The Bush Administration signed MCC into law on January 23, 2004, as an experiment to test cost-effective, and data-driven methods to address global poverty. It was a small U.S. government agency staffed by development visionaries who were passionate about impactful solutions to drive global change. The approach was unprecedented – partner with low-income countries that share a commitment to good governance, democracy, and investing in their people; support sustainable country-led solutions to their greatest constraints to economic growth; and use data to drive all decision-making. The experiment worked.

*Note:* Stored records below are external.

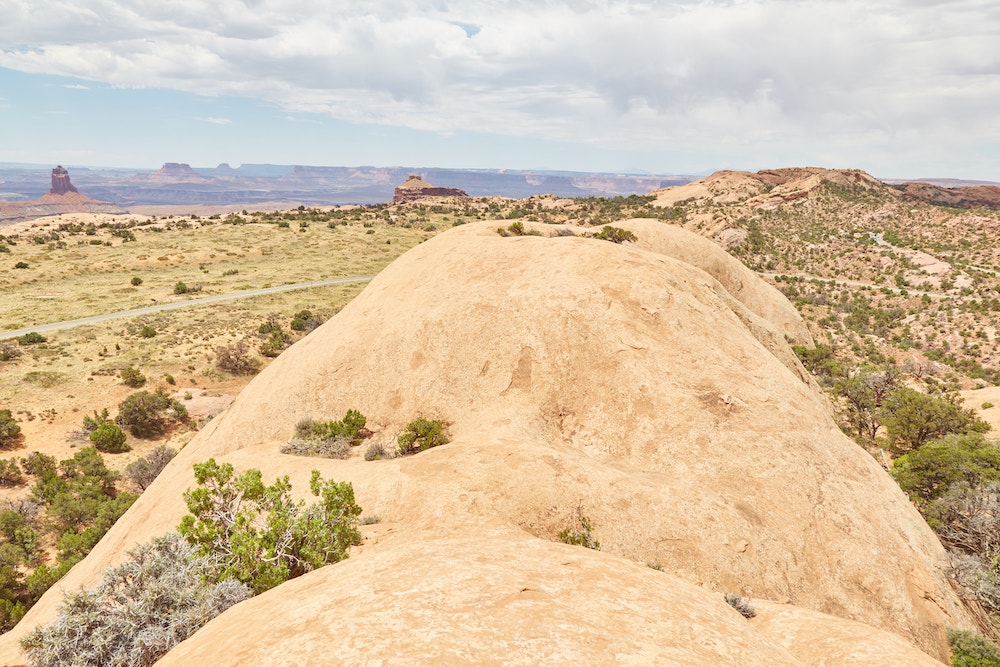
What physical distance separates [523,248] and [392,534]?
17.8 metres

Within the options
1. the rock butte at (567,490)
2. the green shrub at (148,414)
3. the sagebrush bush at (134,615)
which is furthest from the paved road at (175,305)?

“MCC has grown into a special place,” said MCC CEO Alice Albright. “MCC sees opportunity where others see challenges; this organization gives grants, when others give loans; and this team believes in the potential of a better tomorrow, even when times are tough. There is no other international development agency in the world that lives the values of selectivity, transparency, and country ownership the way MCC does, and the agency’s results over the past twenty years show just how powerful that model is in practice.”
Since 2004 MCC has delivered nearly $17 billion in aid to 47 low-income and lower-middle-income countries across six continents, with programs lifting more than 300 million people out of poverty, including:
- Nearly half a million farmers trained, thousands of commercial and civic enterprises assisted, and nearly $100 million in agriculture and rural loans disbursed;
- Thousands of kilometers of roads completed;
- Nearly half a million students participating in MCC-funded educational activities, tens of thousands of instructors trained or certified through MCC-supported activities, and over a thousand educational facilities constructed;
- Hundreds of millions of liters per day of water production capacity added and nearly one hundred thousand people trained in hygiene and sanitary social and behavior change;
- Billions invested in climate-resilient infrastructure; and
- Deepening the agency’s commitment to inclusion and gender.
MCC is changing improving lives and reducing poverty around the world - from the technical education centers that help Moroccan women gain relevant and in-demand job skills, to the groundbreaking water system that is increasing the water supply to Mongolia’s capital city by 80%.
The Millennium Challenge Corporation is an independent U.S. government agency working to reduce global poverty through economic growth. Created in 2004, MCC provides time-limited grants and assistance to countries that meet rigorous standards for good governance, fighting corruption and respecting democratic rights.